Non-functional requirements:

  • Low latency — messages should feel real-time (under 100ms end-to-end)

  • High availability — 99.99% uptime, chat can't go down

  • At-least-once delivery — no message ever silently lost

  • Eventual consistency — slight delay in delivery receipts is acceptable

  • Scale — 50 million daily active users, 100 messages per user per day = 5 billion messages per day

Let's use these constraints to drive every architectural decision.


The Naive Approach (And Why It Fails)

The obvious first attempt:

User A → HTTP POST /messages → Server → Database → Poll for new messages → User B

User B polls every few seconds asking "any new messages?" This works for email. It's catastrophic for chat.

At 50M users polling every 3 seconds:

  • 16.6 million requests per second — just for polling

  • Most responses are empty — wasted compute

  • Minimum latency is your polling interval — 3 seconds feels broken for chat

You need persistent connections. Enter WebSockets.


Part 1: WebSockets — The Foundation of Real-Time Messaging

How WebSockets Work

HTTP is request-response — the client always initiates. WebSockets upgrade an HTTP connection to a persistent, bidirectional channel. Once established, either side can send data at any time.

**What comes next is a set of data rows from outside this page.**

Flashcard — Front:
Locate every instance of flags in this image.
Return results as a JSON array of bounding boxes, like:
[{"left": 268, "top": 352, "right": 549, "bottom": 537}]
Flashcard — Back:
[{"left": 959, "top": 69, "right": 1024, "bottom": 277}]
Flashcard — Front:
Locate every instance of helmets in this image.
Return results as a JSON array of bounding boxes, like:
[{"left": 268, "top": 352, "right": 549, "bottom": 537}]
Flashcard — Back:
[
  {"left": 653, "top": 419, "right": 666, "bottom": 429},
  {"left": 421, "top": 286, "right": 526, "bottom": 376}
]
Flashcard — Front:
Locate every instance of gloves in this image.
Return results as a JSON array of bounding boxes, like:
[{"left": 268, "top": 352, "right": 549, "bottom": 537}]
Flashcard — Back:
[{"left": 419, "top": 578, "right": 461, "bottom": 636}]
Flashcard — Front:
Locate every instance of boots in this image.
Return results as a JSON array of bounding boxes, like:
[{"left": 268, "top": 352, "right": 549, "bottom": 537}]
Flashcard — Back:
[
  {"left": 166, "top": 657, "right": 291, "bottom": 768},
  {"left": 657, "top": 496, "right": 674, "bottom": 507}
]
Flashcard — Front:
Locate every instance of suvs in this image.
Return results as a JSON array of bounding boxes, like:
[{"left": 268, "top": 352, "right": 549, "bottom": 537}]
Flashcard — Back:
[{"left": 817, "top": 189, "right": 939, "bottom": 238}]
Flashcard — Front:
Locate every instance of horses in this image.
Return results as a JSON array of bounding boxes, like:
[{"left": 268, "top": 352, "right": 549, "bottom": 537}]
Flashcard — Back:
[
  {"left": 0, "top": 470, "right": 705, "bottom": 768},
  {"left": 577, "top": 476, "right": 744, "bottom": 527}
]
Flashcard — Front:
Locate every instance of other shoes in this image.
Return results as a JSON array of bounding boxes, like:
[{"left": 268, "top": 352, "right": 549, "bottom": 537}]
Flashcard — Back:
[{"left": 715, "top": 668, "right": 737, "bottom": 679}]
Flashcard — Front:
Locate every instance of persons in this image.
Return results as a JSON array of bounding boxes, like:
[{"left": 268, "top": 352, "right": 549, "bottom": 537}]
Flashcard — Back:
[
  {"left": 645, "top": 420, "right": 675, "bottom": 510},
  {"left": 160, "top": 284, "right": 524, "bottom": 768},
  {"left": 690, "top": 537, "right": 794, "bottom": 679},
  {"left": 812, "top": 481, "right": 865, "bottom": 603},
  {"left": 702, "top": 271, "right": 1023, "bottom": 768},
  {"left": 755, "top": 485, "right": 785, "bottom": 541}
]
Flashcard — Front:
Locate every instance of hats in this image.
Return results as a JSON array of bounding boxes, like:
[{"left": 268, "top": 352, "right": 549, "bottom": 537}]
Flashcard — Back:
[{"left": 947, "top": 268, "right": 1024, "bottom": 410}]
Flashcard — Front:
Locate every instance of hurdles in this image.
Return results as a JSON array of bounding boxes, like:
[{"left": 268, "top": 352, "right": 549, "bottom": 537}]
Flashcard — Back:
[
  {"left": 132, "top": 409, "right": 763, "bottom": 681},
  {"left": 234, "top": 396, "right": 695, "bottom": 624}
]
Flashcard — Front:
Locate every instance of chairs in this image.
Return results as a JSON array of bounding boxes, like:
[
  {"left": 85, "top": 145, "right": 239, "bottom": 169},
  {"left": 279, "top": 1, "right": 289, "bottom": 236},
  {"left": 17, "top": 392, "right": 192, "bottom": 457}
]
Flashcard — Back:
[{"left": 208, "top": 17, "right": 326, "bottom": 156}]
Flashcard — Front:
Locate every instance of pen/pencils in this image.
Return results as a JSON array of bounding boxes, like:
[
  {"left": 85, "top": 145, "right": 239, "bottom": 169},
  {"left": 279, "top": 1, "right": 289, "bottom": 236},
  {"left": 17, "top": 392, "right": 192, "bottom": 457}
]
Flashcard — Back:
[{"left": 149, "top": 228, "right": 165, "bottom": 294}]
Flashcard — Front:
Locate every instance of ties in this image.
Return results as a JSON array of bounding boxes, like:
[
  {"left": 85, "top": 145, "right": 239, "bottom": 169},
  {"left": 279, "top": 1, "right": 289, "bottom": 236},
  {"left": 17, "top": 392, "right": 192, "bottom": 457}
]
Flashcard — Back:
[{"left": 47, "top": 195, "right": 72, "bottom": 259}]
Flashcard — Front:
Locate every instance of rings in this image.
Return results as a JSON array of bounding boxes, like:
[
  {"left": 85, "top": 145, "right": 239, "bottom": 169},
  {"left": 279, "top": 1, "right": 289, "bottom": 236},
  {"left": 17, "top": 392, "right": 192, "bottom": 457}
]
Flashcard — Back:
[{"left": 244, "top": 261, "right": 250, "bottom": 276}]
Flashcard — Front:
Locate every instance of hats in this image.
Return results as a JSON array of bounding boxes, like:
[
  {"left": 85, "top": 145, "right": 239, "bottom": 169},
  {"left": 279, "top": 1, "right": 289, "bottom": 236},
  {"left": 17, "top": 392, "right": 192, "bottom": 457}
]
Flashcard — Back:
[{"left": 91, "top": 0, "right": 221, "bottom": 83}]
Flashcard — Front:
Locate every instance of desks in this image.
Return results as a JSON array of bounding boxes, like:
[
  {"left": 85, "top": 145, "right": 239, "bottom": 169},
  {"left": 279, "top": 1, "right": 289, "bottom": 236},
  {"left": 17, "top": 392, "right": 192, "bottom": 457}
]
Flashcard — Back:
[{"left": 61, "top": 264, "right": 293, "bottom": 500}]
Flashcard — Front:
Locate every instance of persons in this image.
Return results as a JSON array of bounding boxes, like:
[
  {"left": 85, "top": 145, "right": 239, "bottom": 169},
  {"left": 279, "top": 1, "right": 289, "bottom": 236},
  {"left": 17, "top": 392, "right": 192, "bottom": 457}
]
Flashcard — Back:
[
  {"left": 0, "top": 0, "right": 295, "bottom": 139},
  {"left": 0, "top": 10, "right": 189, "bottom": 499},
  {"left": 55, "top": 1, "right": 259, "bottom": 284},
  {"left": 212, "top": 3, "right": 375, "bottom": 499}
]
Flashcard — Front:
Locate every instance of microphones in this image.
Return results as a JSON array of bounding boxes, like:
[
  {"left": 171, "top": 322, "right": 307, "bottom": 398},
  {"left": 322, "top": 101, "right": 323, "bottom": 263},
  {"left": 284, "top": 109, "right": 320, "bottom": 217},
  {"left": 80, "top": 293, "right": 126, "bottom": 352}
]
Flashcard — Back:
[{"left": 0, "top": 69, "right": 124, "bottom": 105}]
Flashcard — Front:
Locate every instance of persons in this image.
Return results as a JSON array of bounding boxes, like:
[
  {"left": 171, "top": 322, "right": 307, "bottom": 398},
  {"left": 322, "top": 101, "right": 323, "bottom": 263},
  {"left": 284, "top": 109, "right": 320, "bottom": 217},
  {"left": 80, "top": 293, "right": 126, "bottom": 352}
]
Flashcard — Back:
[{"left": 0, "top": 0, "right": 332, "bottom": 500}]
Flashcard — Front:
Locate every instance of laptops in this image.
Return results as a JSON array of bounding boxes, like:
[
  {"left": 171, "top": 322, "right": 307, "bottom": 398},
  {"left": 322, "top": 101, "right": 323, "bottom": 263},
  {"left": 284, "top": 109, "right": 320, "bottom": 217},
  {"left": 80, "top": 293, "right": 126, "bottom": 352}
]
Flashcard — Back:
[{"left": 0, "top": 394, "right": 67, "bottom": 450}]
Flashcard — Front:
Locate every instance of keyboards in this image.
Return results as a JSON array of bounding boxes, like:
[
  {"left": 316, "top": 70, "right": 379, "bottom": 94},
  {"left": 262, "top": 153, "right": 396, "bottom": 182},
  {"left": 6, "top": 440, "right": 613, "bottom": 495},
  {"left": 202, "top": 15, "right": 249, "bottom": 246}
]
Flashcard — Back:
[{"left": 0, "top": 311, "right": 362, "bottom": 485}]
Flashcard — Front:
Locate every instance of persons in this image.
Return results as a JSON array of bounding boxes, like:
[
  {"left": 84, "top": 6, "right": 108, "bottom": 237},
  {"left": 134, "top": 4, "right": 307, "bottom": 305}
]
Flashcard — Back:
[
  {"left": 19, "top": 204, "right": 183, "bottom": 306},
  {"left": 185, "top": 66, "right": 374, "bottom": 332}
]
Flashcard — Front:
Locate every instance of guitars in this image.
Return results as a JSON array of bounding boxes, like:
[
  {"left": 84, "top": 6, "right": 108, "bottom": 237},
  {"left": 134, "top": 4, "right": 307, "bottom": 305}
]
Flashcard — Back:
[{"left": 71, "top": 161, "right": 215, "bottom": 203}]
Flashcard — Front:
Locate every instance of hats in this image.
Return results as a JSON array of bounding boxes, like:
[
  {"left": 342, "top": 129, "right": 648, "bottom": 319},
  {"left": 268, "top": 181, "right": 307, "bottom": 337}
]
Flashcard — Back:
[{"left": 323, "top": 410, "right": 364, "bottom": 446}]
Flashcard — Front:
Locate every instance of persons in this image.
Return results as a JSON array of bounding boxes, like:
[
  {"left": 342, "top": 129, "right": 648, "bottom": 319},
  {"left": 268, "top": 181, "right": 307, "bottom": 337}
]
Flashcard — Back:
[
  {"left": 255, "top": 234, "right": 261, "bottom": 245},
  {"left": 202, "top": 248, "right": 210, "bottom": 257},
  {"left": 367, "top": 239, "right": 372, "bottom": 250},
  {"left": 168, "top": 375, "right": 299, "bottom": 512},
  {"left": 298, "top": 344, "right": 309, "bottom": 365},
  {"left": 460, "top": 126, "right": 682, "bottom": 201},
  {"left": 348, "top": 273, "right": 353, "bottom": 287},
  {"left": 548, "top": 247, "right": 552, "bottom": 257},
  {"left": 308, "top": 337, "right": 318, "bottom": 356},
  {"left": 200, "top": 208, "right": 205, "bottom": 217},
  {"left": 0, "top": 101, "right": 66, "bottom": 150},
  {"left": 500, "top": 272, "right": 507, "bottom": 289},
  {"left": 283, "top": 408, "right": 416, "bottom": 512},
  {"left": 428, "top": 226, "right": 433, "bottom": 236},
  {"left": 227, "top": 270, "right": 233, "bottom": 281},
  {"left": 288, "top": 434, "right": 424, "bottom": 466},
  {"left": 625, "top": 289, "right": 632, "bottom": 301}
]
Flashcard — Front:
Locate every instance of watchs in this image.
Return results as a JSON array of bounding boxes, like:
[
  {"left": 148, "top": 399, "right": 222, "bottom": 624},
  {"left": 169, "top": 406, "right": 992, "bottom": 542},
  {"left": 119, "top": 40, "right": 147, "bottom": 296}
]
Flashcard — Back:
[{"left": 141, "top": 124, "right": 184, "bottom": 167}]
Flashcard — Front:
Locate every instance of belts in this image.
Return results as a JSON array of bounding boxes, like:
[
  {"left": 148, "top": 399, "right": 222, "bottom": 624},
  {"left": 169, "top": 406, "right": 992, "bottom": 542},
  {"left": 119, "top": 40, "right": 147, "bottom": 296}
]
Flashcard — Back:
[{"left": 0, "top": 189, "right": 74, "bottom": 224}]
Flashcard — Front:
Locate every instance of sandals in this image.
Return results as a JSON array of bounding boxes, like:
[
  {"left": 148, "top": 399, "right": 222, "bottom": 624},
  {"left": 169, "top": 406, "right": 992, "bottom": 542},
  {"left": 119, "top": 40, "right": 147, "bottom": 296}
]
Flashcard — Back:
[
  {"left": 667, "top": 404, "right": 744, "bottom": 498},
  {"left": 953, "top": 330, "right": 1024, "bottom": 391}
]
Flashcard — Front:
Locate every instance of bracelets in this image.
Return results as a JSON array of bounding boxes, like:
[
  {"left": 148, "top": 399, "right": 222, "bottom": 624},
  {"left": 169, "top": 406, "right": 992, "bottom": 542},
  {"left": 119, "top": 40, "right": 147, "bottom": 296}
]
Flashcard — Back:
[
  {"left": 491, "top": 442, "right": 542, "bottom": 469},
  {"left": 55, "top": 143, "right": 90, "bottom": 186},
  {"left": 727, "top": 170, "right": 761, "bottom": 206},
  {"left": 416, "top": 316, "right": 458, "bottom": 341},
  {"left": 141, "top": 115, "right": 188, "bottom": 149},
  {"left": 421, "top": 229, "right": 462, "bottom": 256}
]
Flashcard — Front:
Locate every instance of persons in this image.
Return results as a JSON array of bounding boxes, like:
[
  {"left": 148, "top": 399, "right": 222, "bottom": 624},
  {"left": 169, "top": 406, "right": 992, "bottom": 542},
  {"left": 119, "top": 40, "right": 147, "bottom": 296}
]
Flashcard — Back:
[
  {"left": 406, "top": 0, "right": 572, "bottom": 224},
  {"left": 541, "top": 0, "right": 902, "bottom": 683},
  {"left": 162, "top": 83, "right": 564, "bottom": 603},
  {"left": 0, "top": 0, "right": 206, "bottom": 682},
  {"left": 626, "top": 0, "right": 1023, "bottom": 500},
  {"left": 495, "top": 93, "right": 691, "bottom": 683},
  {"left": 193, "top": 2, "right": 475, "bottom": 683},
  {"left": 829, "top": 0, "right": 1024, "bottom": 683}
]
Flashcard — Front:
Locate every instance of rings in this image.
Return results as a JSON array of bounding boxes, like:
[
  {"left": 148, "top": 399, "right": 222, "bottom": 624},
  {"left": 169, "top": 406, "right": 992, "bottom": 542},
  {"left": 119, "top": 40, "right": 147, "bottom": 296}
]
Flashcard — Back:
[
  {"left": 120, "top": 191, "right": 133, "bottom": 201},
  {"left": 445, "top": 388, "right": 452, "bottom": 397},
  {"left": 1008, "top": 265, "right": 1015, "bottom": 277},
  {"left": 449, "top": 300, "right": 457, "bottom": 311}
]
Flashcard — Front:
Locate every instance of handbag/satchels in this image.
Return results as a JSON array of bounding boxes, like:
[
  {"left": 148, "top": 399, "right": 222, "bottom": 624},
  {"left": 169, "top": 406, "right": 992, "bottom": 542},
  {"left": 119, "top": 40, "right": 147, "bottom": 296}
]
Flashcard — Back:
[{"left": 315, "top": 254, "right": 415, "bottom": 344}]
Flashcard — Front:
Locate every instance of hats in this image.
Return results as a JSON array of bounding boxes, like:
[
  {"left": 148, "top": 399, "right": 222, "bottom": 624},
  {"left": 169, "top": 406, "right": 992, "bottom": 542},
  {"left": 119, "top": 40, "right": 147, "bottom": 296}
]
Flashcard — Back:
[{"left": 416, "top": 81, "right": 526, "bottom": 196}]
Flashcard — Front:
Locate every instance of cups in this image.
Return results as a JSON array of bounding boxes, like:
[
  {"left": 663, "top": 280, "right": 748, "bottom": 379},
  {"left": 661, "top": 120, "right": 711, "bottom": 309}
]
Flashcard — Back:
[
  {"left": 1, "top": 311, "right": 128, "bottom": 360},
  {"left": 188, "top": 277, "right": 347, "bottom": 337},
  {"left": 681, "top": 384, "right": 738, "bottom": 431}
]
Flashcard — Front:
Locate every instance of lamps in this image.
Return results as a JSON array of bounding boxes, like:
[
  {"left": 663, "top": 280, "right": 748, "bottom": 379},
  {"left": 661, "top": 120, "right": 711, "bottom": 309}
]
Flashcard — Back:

Client                          Server
  │                               │
  │── HTTP GET /chat ──────────►  │
  │   Upgrade: websocket          │
  │◄─ 101 Switching Protocols ──  │
  │                               │
  │  ◄──── persistent connection ────►  │
  │                               │
  │◄── {"type":"message",...} ──  │  (server pushes)
  │── {"type":"ack",...} ────────►│  (client responds)

The connection lifecycle:

# FastAPI WebSocket endpoint
from fastapi import FastAPI, WebSocket, WebSocketDisconnect
from typing import Dict
import json

app = FastAPI()

class ConnectionManager:
    def __init__(self):
        # user_id → WebSocket connection
        self.active_connections: Dict[str, WebSocket] = {}

    async def connect(self, user_id: str, websocket: WebSocket):
        await websocket.accept()
        self.active_connections[user_id] = websocket
        await self.update_presence(user_id, online=True)

    async def disconnect(self, user_id: str):
        self.active_connections.pop(user_id, None)
        await self.update_presence(user_id, online=False)

    async def send_to_user(self, user_id: str, message: dict) -> bool:
        websocket = self.active_connections.get(user_id)
        if websocket:
            await websocket.send_json(message)
            return True
        return False  # User offline — message needs queuing

    async def update_presence(self, user_id: str, online: bool):
        # Publish to Redis pub/sub so other servers know
        await redis.publish(
            f"presence:{user_id}",
            json.dumps({"user_id": user_id, "online": online})
        )

manager = ConnectionManager()

@app.websocket("/ws/{user_id}")
async def websocket_endpoint(websocket: WebSocket, user_id: str):
    await manager.connect(user_id, websocket)
    try:
        while True:
            data = await websocket.receive_json()
            await handle_message(user_id, data)
    except WebSocketDisconnect:
        await manager.disconnect(user_id)

The Problem With WebSockets at Scale

A single server can maintain roughly 65,000 concurrent WebSocket connections (limited by OS file descriptors). At 50M DAU with 20% concurrently online, that's 10M concurrent connections — requiring 153+ chat servers just to hold connections.

This creates the core architectural challenge: User A's connection is on Server 1. User B's connection is on Server 7. How does a message from A reach B?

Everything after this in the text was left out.